Diamond Valley Lake, Hemet
 But it turns out, that's a hell of a lot of writing, and linking, and sorting through my own photo archives. I decided I couldn't do it well, and still do the other writing that's even more important to me: posting more often here on my this blog, scribbling away sporadically on my memoir, and just keeping my house and life in the order I need to maintain and not feel crazy. So, no more Roadrunner Mom, at least not in its current incarnation.(I'm linking to it here, but don't have any permanent links from my main Reading Nest page any more.)
Wildflowers, Diamond Valley Lake
 In the meantime, I've added a new label to my posts, for “Roaming.” And I hope to share here a lot more of the roaming that we do as a family. Although frankly, we haven't done as much cruising-to-nowhere in the last couple of years as I'd like. As the kids get older, it's harder to find the time between activities and parties and soccer. Add in the fact that my son gets a little carsick, and we're less likely to jump into the car just 'cause.

The photos throughout this post were taken on great, memorable Sunday drive a couple years back. We had driven out to check out Diamond Valley Lake, a huge man-made reservoir on the outskirts of Hemet. It's less than an hour's drive for us, and we've made the drive to that area often, as it's the same back-door route that we take to Palm Springs. So, why, as I griped to my husband on the way out there, why the hell do you need to keep checking your GPS? (Because he a tech geek. A tech geek who can't NOT use the technology right before him.) I griped, I groused. A true Sunday drive does not come with directions, with maps, with a freaking GPS! crowed the daughter of the original Roadrunner.
Dirt road, outside Diamond Valley Lake area, Hemet
Still he kept pecking away at the screen, looking, checking to see precisely where we were on the planet. And in doing so, he found a secret route home. According to his GPS, there was a way back home, over narrow, winding rural roads, that would lead us not merely home to Temecula, but to practically right on a major street near our house. The drive, on a late Sunday afternoon, was wonderful. It led us past farms and rural homes that felt impossibly isolated, even as we knew we were merely a couple miles from major roads, at least as the crow flies. Sticking to the exact route, we went up some steep gravel and dirt roads, laughing at our own nuttiness.

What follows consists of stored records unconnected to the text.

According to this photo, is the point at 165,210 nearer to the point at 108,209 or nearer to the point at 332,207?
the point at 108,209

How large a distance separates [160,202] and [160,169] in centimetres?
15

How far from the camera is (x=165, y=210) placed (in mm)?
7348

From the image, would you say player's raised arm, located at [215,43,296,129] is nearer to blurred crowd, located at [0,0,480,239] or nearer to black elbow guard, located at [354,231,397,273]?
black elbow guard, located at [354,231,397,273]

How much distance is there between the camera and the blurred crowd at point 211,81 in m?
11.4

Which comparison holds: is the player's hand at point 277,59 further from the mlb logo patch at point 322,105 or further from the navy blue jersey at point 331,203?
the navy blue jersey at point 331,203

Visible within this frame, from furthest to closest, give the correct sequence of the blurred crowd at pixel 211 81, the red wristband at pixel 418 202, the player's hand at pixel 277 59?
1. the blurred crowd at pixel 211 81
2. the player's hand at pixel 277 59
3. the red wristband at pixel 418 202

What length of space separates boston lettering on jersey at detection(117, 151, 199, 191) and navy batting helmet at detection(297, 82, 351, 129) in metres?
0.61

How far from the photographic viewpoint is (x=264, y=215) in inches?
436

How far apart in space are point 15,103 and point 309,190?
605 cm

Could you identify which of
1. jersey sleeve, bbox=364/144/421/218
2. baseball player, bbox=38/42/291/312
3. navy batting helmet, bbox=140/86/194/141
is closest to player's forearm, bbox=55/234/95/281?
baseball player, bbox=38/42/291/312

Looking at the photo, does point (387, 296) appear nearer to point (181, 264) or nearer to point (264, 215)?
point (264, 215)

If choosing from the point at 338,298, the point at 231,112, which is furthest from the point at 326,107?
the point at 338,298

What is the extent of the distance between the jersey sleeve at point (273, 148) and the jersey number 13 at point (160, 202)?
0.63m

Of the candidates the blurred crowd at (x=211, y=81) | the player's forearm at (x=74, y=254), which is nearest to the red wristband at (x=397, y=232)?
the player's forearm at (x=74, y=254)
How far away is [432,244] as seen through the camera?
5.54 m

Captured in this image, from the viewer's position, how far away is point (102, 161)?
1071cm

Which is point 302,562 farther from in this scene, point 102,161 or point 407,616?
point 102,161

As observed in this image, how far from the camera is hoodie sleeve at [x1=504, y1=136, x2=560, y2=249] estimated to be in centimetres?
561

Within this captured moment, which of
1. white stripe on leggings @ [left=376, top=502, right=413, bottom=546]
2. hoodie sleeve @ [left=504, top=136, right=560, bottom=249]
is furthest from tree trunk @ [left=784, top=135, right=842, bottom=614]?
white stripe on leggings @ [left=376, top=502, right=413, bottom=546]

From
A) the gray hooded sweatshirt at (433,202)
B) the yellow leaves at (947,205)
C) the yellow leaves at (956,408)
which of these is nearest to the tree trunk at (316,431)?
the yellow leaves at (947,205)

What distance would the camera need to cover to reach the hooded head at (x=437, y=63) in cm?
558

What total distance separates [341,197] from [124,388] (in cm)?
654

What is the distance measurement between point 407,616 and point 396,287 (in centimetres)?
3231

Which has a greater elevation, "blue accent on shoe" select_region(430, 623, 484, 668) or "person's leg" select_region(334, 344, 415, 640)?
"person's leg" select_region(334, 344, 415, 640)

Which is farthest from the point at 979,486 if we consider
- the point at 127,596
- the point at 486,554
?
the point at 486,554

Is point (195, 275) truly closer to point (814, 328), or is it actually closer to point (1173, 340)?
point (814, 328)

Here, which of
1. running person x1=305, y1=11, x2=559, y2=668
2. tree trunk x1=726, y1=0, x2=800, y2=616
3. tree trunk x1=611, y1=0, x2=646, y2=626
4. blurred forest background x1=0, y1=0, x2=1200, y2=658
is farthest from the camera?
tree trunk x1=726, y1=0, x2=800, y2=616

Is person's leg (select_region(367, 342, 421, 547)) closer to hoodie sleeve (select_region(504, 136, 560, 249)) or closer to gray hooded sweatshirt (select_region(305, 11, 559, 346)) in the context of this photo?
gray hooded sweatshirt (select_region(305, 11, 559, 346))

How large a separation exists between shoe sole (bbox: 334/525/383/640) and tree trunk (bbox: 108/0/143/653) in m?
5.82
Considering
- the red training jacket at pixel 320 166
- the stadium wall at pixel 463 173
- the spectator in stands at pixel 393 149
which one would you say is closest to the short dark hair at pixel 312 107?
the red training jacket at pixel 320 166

Farm along dirt road outside Hemet/Winchester
Overlooking... Anza? Winchester?
Our car, a mid-size SUV that does not have four-wheel drive, shook and bounced as we drove over gullies and small boulders. What was possibly craziest of all, is that the GPS led us into the last stretch before home onto a long road that we both knew from experience turns from blacktop into dirt, then dead-ends into a metal roadblock before re-connecting back in town. We took it anyway, and then had to reverse on the dusty road, to get back, finally, onto the highway. This was all less than 5 minutes from home:
Metal roadblock. Beyond begins our corner of suburbia, with its white-fence "horse path."
While we probably aren't the only crazy people in town who've taken this "secret" dirt road, we are among the few, and personally I'm pretty sure we're the only ones in our circle of acquaintances who would choose to spend a Sunday afternoon this way. Hopefully we'll get to explore a lot more, and soon.  I'm feeling long overdue for some meandering roads to nowhere, paved or not.